Problem statement
Each line below with the string "United" should be copied.

── Listed records

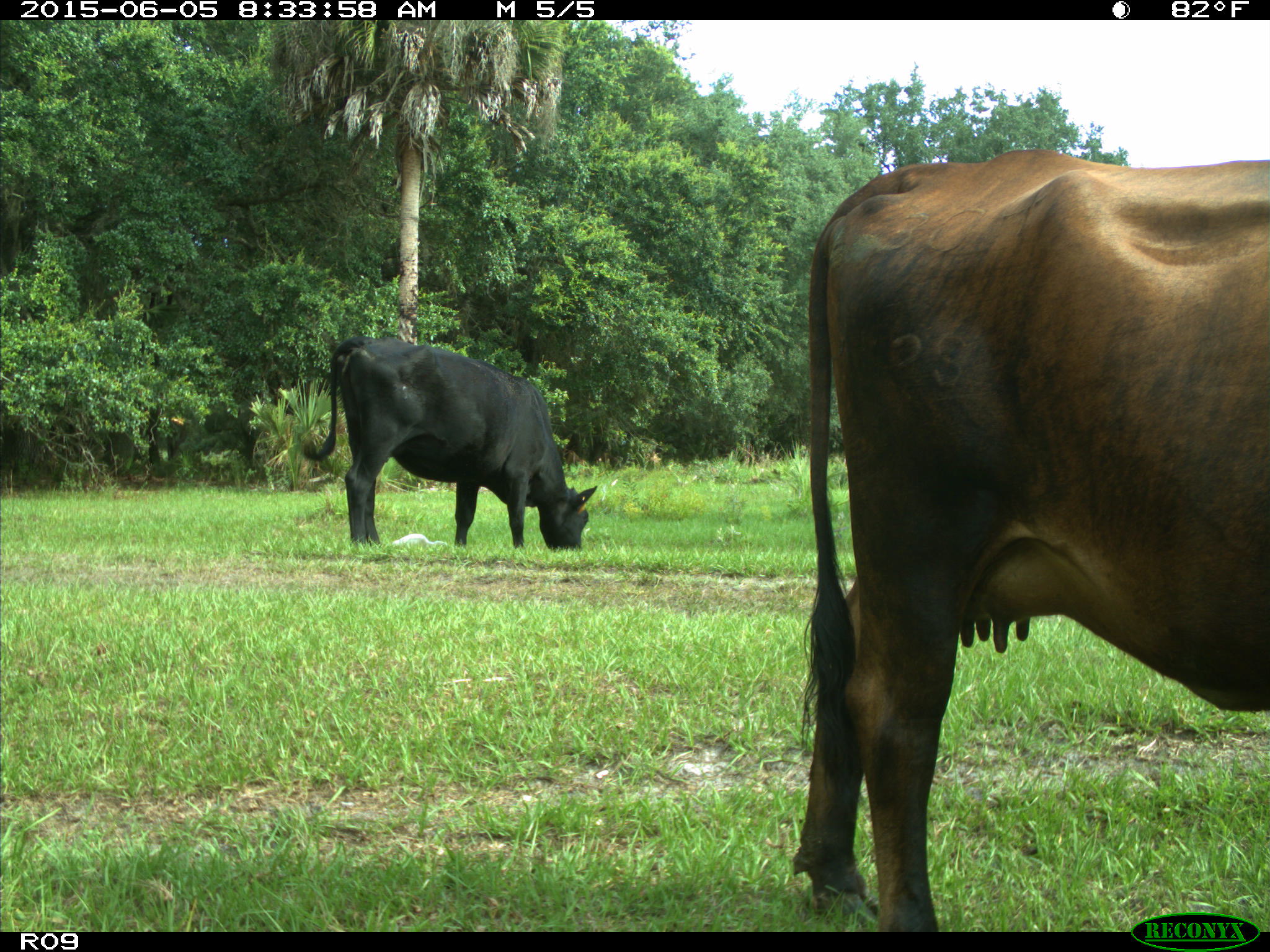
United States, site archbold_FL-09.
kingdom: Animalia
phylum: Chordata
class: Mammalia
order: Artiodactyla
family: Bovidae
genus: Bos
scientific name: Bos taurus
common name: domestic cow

────
── Listed records

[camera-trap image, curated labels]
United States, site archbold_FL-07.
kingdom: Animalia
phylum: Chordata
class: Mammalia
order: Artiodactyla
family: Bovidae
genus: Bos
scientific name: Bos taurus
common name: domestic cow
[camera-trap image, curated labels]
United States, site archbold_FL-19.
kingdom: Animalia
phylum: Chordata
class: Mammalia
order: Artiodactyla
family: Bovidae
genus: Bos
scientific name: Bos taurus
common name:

────

Reply
United States, site archbold_FL-09.
United States, site archbold_FL-07.
United States, site archbold_FL-19.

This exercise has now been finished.